▶ [Source data]

◇ ◇ ◇ ◇

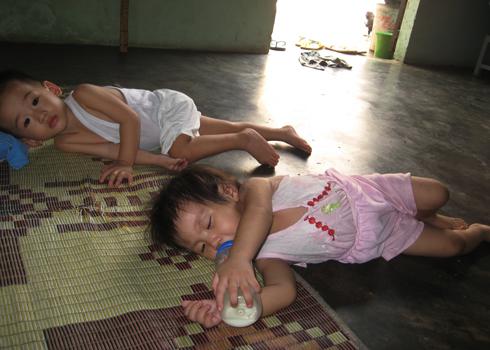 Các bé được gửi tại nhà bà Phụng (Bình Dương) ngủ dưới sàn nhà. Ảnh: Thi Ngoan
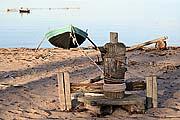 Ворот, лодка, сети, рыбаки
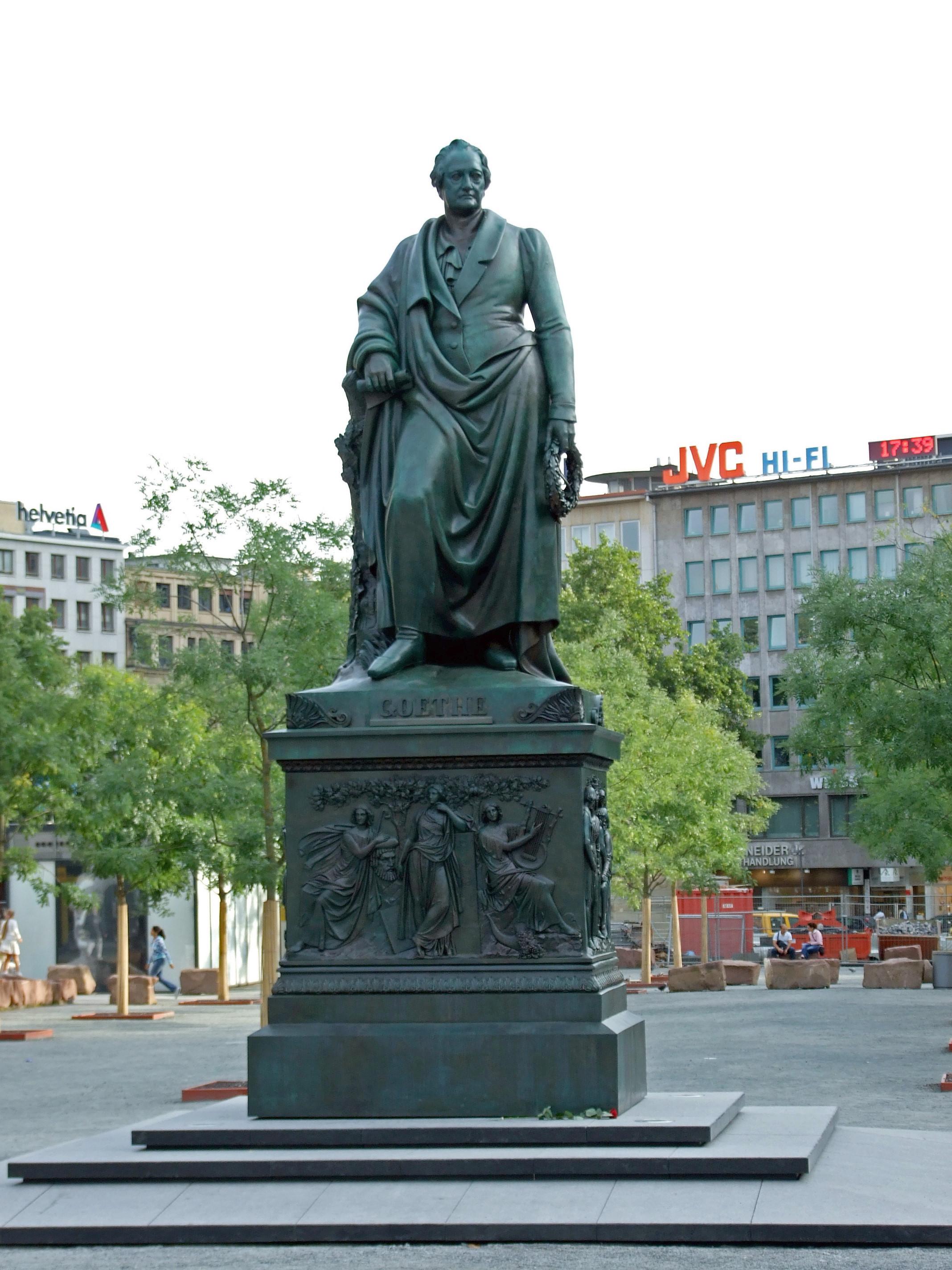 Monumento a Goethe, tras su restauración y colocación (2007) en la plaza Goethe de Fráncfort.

◇ ◇ ◇ ◇

▶ [What to do]
Repeat the listing word for word, omitting the pictures.

▶ [Result of this task]
 Các bé được gửi tại nhà bà Phụng (Bình Dương) ngủ dưới sàn nhà. Ảnh: Thi Ngoan
 Ворот, лодка, сети, рыбаки
 Monumento a Goethe, tras su restauración y colocación (2007) en la plaza Goethe de Fráncfort.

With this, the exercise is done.